#### DATA EXTRACTS

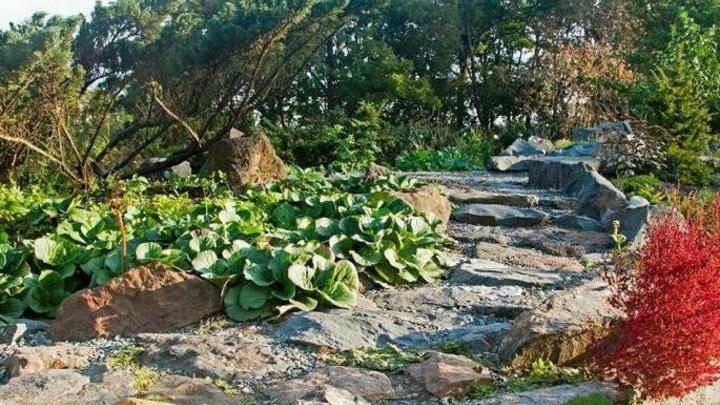 В Ботаническом саду Владивостока нашли обломки военного самолета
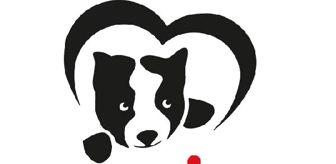 Ömür Gedik: Hepsiburada ve HAÇİKO iş birliğiyle hayvanlar için mama bağışı kampanyası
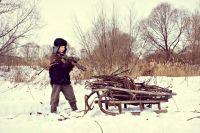 Считают валежником упавшие на землю обломки стволов и сучья деревьев длиной не более 1,5 метров.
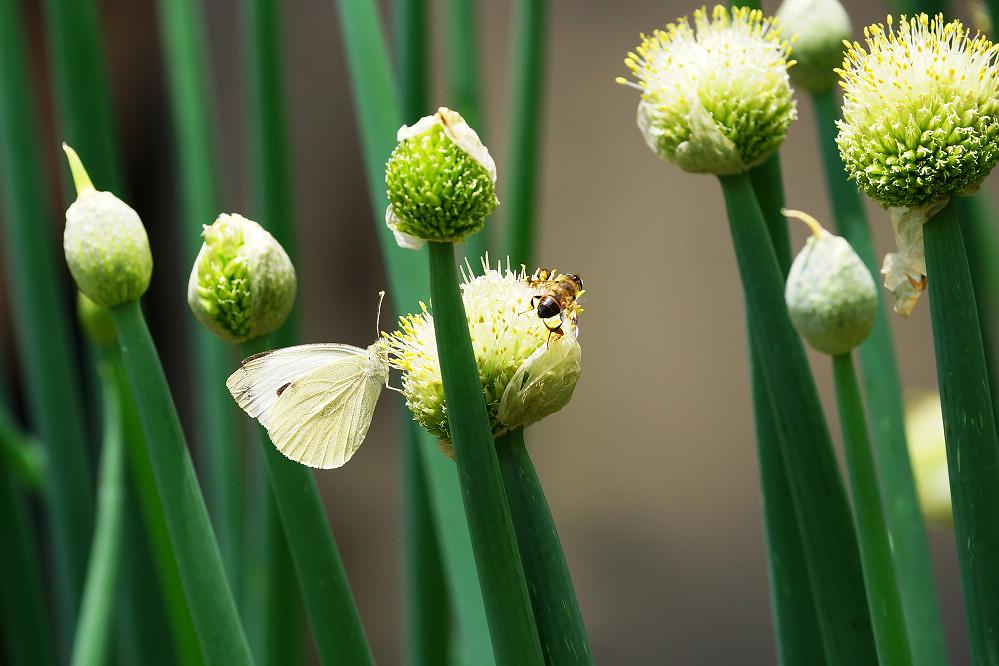 南亞粉蝶 -1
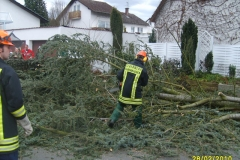 """Einsatz """"Baum auf Straße"""" am 28.02.2010"""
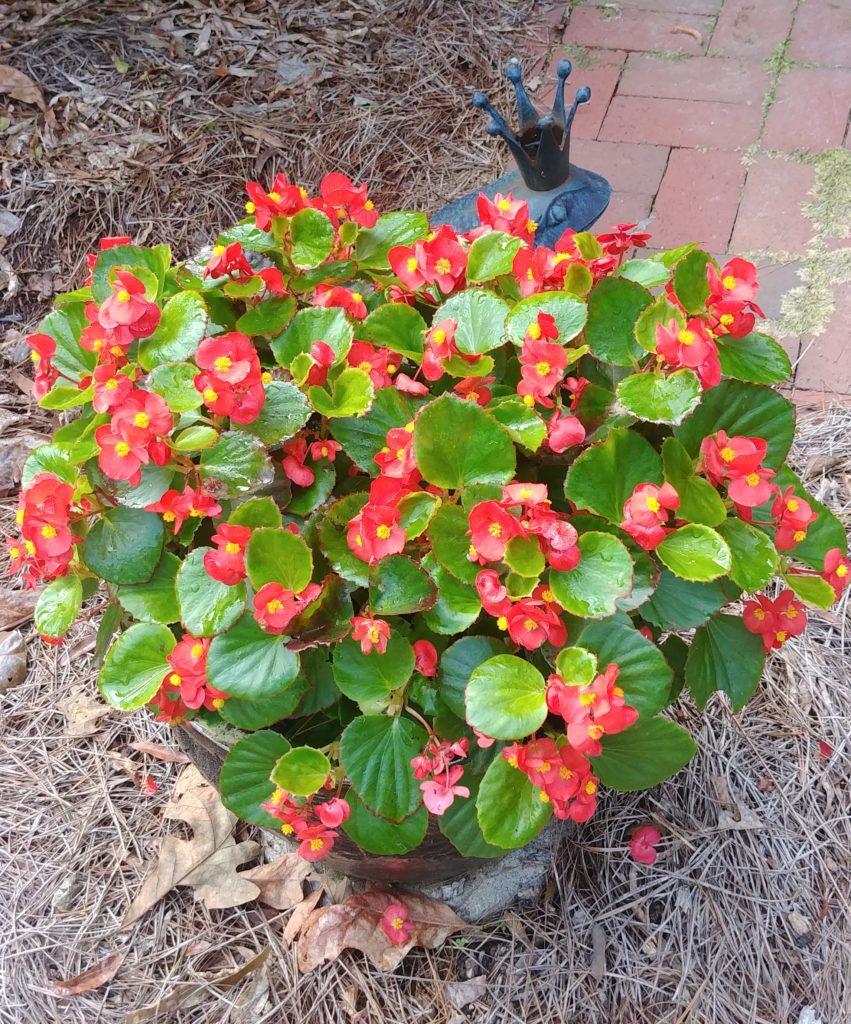 Pretty begonia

########

→ REQUIREMENT:
The data above should be repeated in full and exactly, with no pictures carried over.

→ RESPONSE FOR THIS EXERCISE:
 В Ботаническом саду Владивостока нашли обломки военного самолета
 Ömür Gedik: Hepsiburada ve HAÇİKO iş birliğiyle hayvanlar için mama bağışı kampanyası
 Считают валежником упавшие на землю обломки стволов и сучья деревьев длиной не более 1,5 метров.
 南亞粉蝶 -1
 """Einsatz """"Baum auf Straße"""" am 28.02.2010"""
 Pretty begonia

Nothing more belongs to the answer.